We have examined the effects of various means of photobleaching on the recovery of fluorescence, movement, and morphology of the microtubules in the neurites of rhodamine-tubulin-injected PC12 cells. We find that, depending on power of and time of exposure to the bleaching beam, we can generate at least three different patterns of fluorescence recovery in regenerating PC12 neurites. If bleaching is performed with a relatively low-power beam for an extended period, fluorescence in polymer recovers very little after 1 hour. Under these conditions, however, tubulin immunostaining is seen extending through the bleach zone, and microtubules are present through the bleached zone in thin section electron micrographs. If bleaching is performed with a high-power laser, for 0.5-5 seconds, fluorescence recovery also is quite slow, but electron microscopic observations reveal that no microtubules extend through the bleached region of the neurite, and the uranyl acetate-stained cytoplasm appears more electron lucent than in the unbleached neurite.
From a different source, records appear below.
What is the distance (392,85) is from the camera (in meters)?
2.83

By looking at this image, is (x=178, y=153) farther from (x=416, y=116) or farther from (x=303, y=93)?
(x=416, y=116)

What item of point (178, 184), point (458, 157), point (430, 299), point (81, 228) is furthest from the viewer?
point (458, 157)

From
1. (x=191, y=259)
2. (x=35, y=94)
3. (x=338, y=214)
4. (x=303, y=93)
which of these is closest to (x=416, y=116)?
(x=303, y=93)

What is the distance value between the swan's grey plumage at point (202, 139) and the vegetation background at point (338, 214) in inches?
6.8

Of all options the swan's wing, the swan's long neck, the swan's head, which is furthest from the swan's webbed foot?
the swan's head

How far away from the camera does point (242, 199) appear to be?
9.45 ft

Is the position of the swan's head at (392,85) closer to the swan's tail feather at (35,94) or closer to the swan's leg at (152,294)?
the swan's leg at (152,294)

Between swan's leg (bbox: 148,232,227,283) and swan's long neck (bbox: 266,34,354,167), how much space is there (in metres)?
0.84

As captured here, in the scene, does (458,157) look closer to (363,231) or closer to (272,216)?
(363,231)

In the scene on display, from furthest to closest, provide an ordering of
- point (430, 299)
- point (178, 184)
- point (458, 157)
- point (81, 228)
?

Finally, if bleaching is performed by very brief exposure to a high-intensity laser beam, resulting in an incomplete reduction of fluorescence intensity through the bleach zone, fluorescence recovery occurs within 20-30 minutes, and immunostained microtubules appear intact through the bleach zone; electron microscopy confirms that microtubules extend through the bleached zone of such neurites. In all three cases, movement of the bleach zone is observed in approximately half of the experimental neurites. These results indicate that highly variable microtubule behaviors can be obtained with photobleach technology, presumably due to different levels and pathways of photodamage generated by different bleach protocols. Nevertheless, it is clear that both turnover and movement of microtubules occur in PC12 neurites, and both are likely to be involved in neurite maintenance and growth.